In our Culture Crossover series we pick up examples of projects that delightfully bridge the worlds of technology and culture. We'll be reviewing exhibitions, giving you a heads up on cultural events or talks coming up in the UK and highlighting the best techy art.

To read more instalments of Culture Crossover click here.

© iStock/metamorworks
© iStock/metamorworks

Those who joke that Hollywood films are so formulaic they could be written by an algorithm may soon find there is more truth in their smears than they expected, after researchers discovered that they could predict the success of a movie with AI.

The team from Sungkyunkwan University in Seoul, South Korea, used the ratings on review aggregation website Rotten Tomatoes as the measure of a film's success and the CMU Movie Summary Corpus of crowd-sourced plot summaries as the synopsis of its plot. They then used deep learning models to analyse the sentiment of each sentence in the summary.

If the combination of the audience and critic consensuses on Rotten Tomatoes was above 75 percent positive, the film was deemed to be a success.
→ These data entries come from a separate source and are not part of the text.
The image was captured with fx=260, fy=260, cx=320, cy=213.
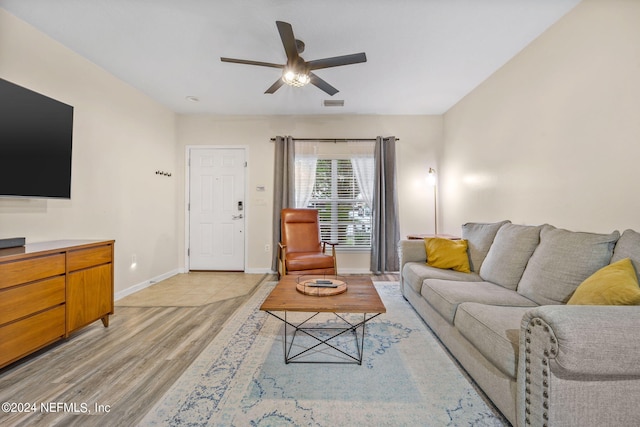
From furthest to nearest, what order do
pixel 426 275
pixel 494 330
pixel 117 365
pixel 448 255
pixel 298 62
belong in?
pixel 448 255 → pixel 426 275 → pixel 298 62 → pixel 117 365 → pixel 494 330

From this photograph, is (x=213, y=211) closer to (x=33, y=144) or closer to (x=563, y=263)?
(x=33, y=144)

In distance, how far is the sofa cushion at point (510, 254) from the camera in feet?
6.61

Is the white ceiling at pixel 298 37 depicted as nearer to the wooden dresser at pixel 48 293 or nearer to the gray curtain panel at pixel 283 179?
the gray curtain panel at pixel 283 179

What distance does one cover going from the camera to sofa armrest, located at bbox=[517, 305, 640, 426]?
36.3 inches

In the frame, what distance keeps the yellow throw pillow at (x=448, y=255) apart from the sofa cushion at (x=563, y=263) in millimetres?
697

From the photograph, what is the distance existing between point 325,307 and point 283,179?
288 centimetres

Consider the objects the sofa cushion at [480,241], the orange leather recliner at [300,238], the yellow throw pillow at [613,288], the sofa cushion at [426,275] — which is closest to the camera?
the yellow throw pillow at [613,288]

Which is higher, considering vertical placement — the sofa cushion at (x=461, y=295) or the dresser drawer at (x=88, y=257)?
the dresser drawer at (x=88, y=257)

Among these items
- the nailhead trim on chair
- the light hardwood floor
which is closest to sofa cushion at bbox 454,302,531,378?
the nailhead trim on chair

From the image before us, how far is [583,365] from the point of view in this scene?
924mm

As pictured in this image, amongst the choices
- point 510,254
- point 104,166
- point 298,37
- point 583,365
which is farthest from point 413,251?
point 104,166

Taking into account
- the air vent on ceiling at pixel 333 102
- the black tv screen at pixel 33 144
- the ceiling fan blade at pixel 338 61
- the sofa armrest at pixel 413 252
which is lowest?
the sofa armrest at pixel 413 252

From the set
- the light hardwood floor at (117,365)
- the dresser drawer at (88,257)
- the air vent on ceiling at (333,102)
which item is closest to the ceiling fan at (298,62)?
A: the air vent on ceiling at (333,102)

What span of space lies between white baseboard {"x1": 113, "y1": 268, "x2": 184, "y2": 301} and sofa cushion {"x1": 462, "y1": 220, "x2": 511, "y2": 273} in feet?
12.8
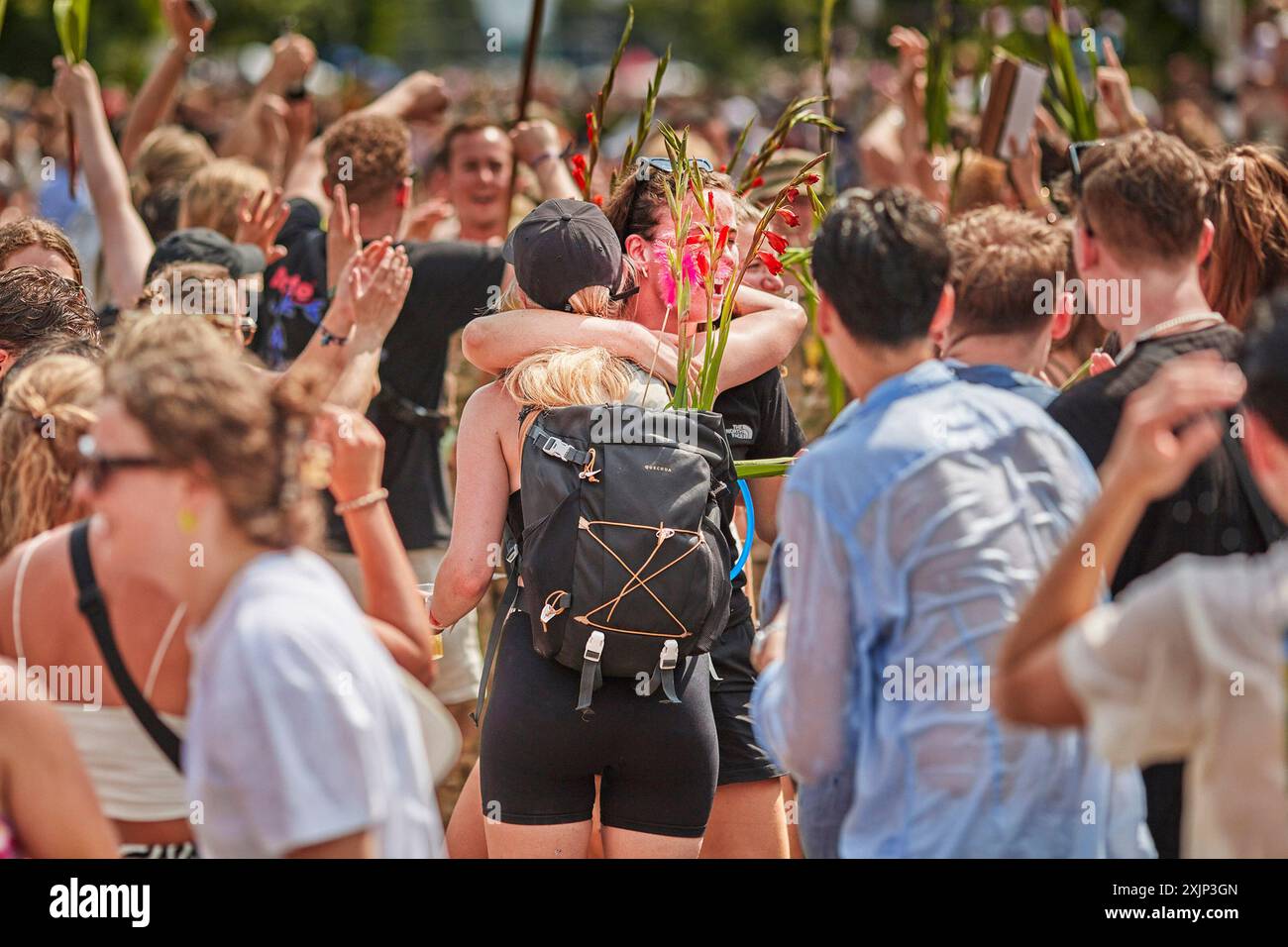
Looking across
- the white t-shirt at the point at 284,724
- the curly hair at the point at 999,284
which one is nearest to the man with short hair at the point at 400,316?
the curly hair at the point at 999,284

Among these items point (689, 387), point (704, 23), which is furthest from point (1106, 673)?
point (704, 23)

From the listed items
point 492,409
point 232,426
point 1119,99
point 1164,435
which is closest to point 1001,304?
point 492,409

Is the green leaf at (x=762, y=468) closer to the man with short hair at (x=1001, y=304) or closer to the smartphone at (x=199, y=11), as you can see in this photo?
the man with short hair at (x=1001, y=304)

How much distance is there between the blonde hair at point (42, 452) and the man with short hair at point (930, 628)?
1.28 metres

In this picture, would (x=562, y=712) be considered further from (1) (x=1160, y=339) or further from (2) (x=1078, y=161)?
(2) (x=1078, y=161)

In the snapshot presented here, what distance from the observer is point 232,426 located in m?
2.03

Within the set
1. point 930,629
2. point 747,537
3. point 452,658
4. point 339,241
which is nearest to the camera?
point 930,629

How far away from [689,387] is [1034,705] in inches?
62.3

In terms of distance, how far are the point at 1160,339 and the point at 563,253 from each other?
1185 mm

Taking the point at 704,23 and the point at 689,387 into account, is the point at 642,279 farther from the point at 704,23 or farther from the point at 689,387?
the point at 704,23

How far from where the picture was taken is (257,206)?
483 centimetres

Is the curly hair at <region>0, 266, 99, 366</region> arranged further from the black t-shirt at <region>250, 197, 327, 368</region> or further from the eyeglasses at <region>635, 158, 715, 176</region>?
the eyeglasses at <region>635, 158, 715, 176</region>

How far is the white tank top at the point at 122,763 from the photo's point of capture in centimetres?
242

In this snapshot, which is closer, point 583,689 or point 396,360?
point 583,689
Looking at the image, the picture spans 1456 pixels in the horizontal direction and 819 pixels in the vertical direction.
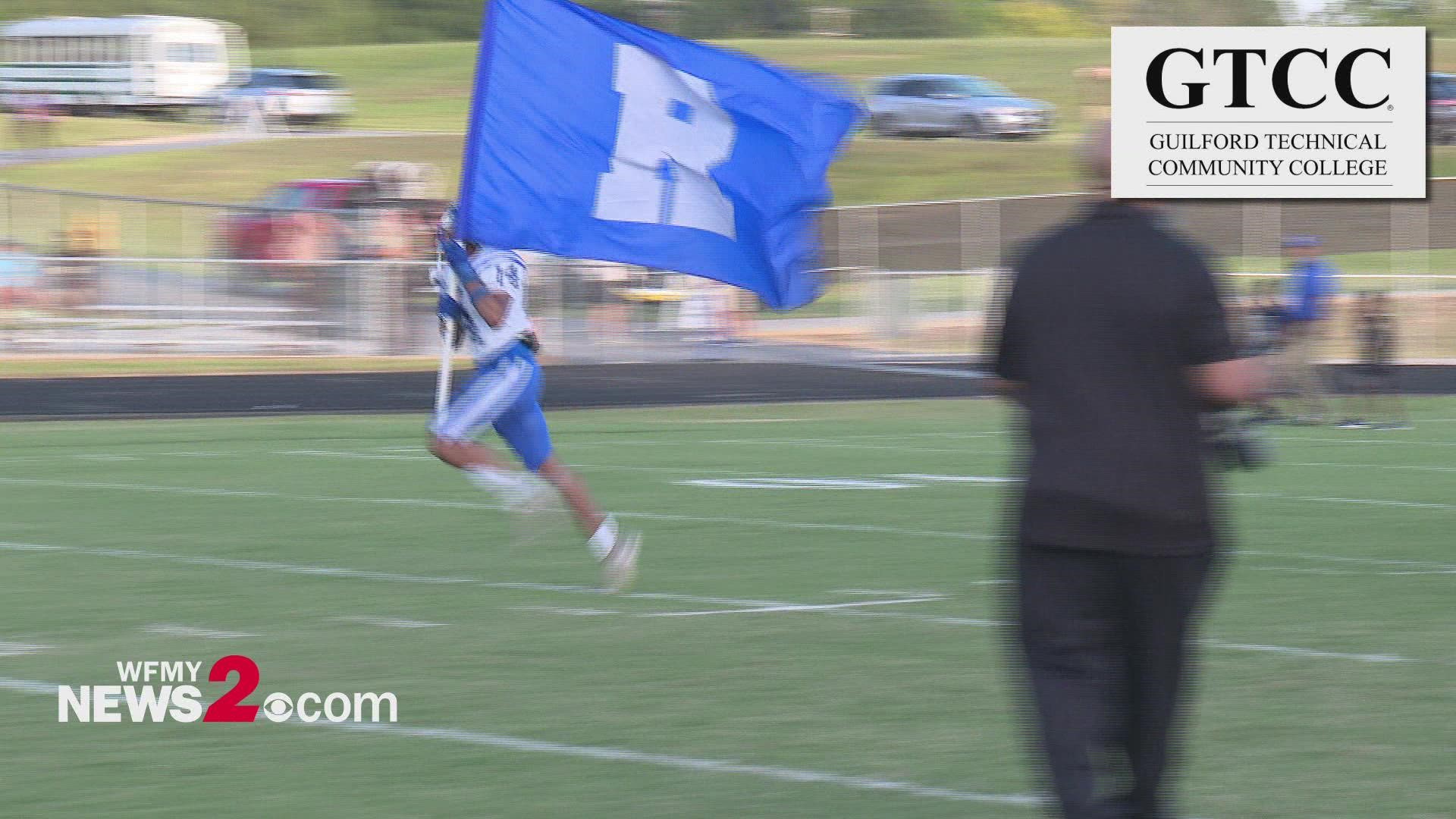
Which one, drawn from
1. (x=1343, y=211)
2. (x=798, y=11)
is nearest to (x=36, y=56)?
(x=1343, y=211)

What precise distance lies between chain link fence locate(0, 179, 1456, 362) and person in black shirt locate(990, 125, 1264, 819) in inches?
686

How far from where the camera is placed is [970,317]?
27.2 metres

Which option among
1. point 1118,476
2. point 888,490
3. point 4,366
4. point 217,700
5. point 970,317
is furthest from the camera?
point 970,317

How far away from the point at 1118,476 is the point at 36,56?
56.6m

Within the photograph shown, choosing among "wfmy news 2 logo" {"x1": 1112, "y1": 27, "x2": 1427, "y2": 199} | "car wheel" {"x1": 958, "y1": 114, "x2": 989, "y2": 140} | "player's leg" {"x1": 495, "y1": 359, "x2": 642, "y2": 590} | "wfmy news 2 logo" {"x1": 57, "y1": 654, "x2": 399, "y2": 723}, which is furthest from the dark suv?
"wfmy news 2 logo" {"x1": 57, "y1": 654, "x2": 399, "y2": 723}

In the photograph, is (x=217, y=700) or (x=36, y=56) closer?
(x=217, y=700)

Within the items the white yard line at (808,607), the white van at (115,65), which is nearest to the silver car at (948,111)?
the white van at (115,65)

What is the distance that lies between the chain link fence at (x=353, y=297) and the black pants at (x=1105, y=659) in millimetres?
17442

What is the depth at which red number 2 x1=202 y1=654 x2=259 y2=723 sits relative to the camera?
6.41 metres

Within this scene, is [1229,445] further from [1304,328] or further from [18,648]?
[1304,328]

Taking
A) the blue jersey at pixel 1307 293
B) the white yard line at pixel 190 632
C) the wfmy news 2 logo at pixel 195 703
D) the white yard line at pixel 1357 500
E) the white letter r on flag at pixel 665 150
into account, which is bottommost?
the wfmy news 2 logo at pixel 195 703

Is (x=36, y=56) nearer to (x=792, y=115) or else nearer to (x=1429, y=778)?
(x=792, y=115)

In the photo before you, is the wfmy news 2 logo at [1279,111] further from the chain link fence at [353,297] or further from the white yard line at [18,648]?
the white yard line at [18,648]

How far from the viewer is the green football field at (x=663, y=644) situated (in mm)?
5602
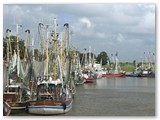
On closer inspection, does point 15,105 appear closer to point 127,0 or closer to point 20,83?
point 20,83

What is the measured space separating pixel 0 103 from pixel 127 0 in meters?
4.40

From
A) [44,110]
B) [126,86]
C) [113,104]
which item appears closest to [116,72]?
[126,86]

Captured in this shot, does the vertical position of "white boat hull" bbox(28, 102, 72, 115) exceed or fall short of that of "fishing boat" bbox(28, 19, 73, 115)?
it falls short

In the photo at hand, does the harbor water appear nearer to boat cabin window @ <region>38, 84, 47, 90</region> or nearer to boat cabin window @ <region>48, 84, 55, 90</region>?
boat cabin window @ <region>48, 84, 55, 90</region>

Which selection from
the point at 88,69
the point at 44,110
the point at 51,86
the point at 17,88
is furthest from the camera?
the point at 88,69

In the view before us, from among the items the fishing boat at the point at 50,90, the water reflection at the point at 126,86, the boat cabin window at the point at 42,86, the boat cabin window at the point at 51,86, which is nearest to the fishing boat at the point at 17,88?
the fishing boat at the point at 50,90

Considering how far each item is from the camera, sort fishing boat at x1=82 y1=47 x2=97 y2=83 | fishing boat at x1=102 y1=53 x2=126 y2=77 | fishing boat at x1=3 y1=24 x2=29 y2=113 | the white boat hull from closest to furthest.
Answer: the white boat hull < fishing boat at x1=3 y1=24 x2=29 y2=113 < fishing boat at x1=82 y1=47 x2=97 y2=83 < fishing boat at x1=102 y1=53 x2=126 y2=77

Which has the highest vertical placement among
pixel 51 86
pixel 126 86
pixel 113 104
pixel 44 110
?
pixel 51 86

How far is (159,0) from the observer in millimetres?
10414

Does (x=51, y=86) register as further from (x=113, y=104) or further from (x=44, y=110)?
(x=113, y=104)

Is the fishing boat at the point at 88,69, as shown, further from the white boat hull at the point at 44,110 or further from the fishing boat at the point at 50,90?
the white boat hull at the point at 44,110

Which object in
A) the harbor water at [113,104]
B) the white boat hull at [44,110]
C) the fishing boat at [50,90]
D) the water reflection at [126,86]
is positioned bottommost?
the water reflection at [126,86]

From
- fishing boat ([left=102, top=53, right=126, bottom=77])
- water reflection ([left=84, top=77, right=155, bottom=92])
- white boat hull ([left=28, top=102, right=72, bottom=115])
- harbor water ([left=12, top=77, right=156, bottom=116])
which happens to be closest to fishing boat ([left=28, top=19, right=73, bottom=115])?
white boat hull ([left=28, top=102, right=72, bottom=115])

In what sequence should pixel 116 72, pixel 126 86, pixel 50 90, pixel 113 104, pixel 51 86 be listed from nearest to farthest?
pixel 50 90 → pixel 51 86 → pixel 113 104 → pixel 126 86 → pixel 116 72
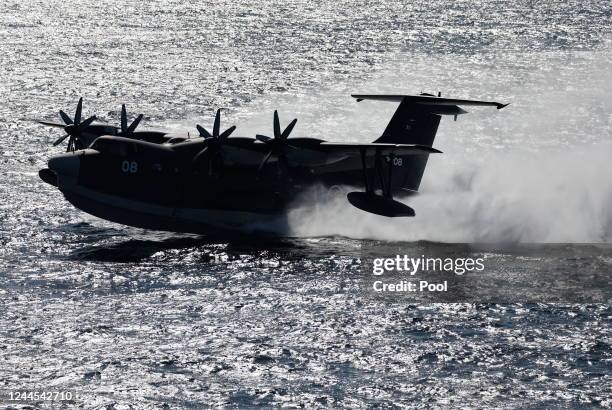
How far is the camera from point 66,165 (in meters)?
56.6

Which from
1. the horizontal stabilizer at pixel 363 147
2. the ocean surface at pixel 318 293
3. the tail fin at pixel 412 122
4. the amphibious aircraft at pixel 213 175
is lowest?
the ocean surface at pixel 318 293

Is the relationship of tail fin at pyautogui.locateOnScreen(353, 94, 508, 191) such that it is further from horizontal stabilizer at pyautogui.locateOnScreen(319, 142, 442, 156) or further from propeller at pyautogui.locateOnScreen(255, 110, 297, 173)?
propeller at pyautogui.locateOnScreen(255, 110, 297, 173)

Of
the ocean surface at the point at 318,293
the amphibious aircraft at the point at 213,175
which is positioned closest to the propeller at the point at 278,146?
the amphibious aircraft at the point at 213,175

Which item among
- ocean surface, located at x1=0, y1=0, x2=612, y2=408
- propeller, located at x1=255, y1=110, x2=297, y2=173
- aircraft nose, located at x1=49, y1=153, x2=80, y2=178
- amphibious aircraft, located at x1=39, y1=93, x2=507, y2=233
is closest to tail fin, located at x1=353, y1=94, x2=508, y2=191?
amphibious aircraft, located at x1=39, y1=93, x2=507, y2=233

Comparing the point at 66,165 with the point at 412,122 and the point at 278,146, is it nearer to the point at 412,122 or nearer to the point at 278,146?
the point at 278,146

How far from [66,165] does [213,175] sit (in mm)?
8387

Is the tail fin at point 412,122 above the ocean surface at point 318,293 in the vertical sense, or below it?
above

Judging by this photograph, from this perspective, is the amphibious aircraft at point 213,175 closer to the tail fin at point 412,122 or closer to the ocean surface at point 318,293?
the tail fin at point 412,122

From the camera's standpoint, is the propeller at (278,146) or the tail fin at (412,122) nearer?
the propeller at (278,146)

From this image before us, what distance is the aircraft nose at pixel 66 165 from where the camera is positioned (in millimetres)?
56594

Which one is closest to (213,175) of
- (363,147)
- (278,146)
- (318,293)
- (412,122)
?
(278,146)

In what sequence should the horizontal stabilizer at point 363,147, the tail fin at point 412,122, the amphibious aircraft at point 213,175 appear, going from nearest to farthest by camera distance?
the horizontal stabilizer at point 363,147, the amphibious aircraft at point 213,175, the tail fin at point 412,122

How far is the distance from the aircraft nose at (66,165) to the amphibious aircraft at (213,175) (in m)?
0.06

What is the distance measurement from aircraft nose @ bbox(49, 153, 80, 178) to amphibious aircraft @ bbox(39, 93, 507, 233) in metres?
0.06
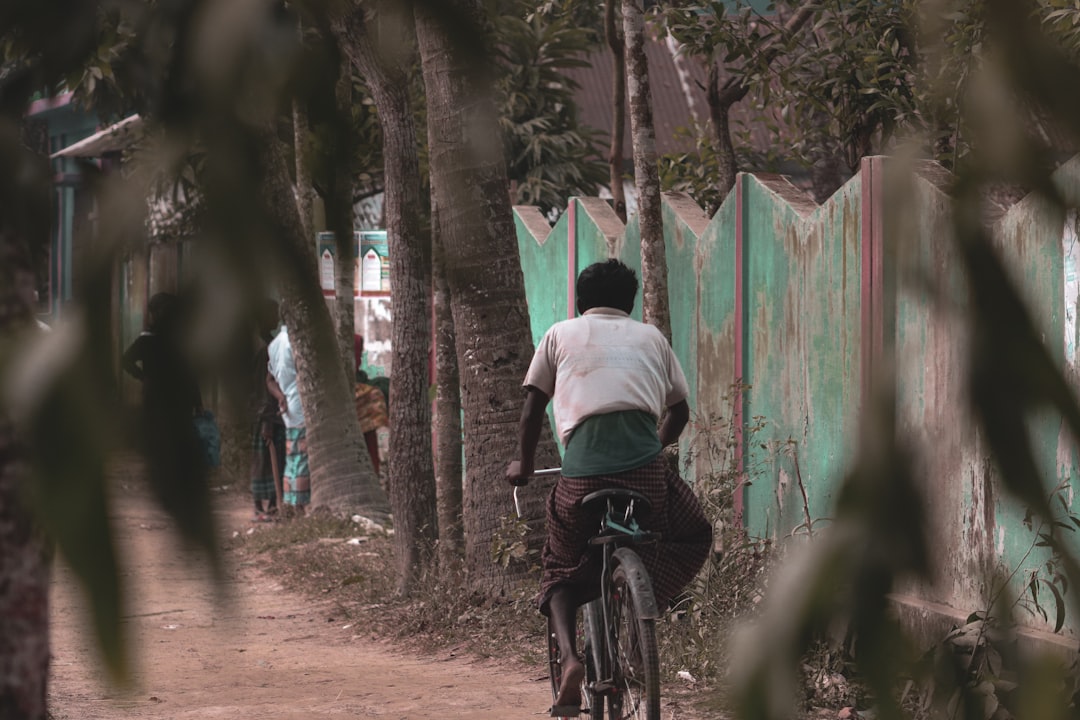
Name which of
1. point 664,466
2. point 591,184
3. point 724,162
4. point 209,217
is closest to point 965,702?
point 209,217

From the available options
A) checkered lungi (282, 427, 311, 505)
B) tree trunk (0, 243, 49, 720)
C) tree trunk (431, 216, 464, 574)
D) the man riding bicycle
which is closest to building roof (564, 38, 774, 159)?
checkered lungi (282, 427, 311, 505)

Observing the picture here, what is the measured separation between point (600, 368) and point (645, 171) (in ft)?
7.38

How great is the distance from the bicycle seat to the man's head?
623 millimetres

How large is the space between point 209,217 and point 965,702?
52 centimetres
Any less than 65 percent and the film was considered not successful.  

Successful films such as Alice in Wonderland and Das Boot tended to have frequent sentiment fluctuations, whereas the fluctuations were less frequent in unsuccessful films, such as The Limits of Control and The Lost Bladesman.

Yun-Gyung Cheong, an associate professor in the college of computing at Sungkyunkwan University, admitted that the Rotten Tomatoes aggregator was not the most accurate measure of a movie’s success.

"The correct measure would be the ROI, which requires the total revenue and the investment cost, [for] which we couldn’t find reliable sources," she told Techworld in an email. "To make it worse, we need to consider the inflation when the movies were released decades ago. Therefore, we used the review scores instead.

"While there are several movies review websites are available, we thought that the Rotten Tomato score system is best since it offers two types of scores; one by the audience and one by the professional critics. Unlike other 5-scale score systems, the Rotten Tomato scores suggests 60 percent as the threshold to classify fresh (successful in our words) and rotten (not successful). This was another reason we took the score system."

Algorithmic filmmaking

The Sungkyunkwan University project is one of a growing number of attempts to algorithmically predict the success of a film. One of the most prominent exponents of the method is Belgian startup Scriptbook, which predicts a screenplay’s success by comparing the characteristics of the storyline to a dataset of thousands of scripts that have already been released and had their box office business measured.

At the 2018 Karlovy Vary International Film Festival in the Czech Republic, ScriptBook founder Nadira Azermai said that the system retroactively predicted 22 of the 32 Sony movies that had lost money between 2015 and 2017.

Los Angeles-based Cinelytic adds talent analytics to the mix. Its platform allows producers to swap one actor for another and find out how the casting change could affect the box office results.

Not all the algorithmic predictions have proven to be accurate. Relativity Media’s attempts to use a Monte Carlo model to run thousands of simulations that could estimate the odds of a given film couldn’t save the media company from filing for bankruptcy.

Whatever the benefits of these systems, they are attracting growing interest from studio executives. In 2018, 20th Century Fox revealed that it had been using machine learning to predict the films that people would want to see by analysing the content of trailers to identify patterns of success.

Dr Polina Zioga, who founded the Interactive Filmmaking Lab at Staffordshire University to explore interactive filmmaking, told Techworld that these tools could help producers but would struggle to take account of all the subtleties of human experiences of films.

"When we go and watch a film, we watch it at a specific period of time in a specific place. So I think the responses are quite complex," she said. "These tools can probably help the industry, but that doesn't necessarily mean that they will be the tools that will provide the ultimate solution and prediction for all cases, and at all times."

Critics of these systems worry that they will lead studios to only produce films that are highly likely to succeed, reducing the opportunities for more unusual scripts and new screenwriters. Cheong argues that they could in fact help discover and develop writing talent.

"When the prediction result of successful stories gets enhanced, our techniques can help them discover new talented screenwriters," she said. "Moreover, it can also help the writers to evaluate their own works."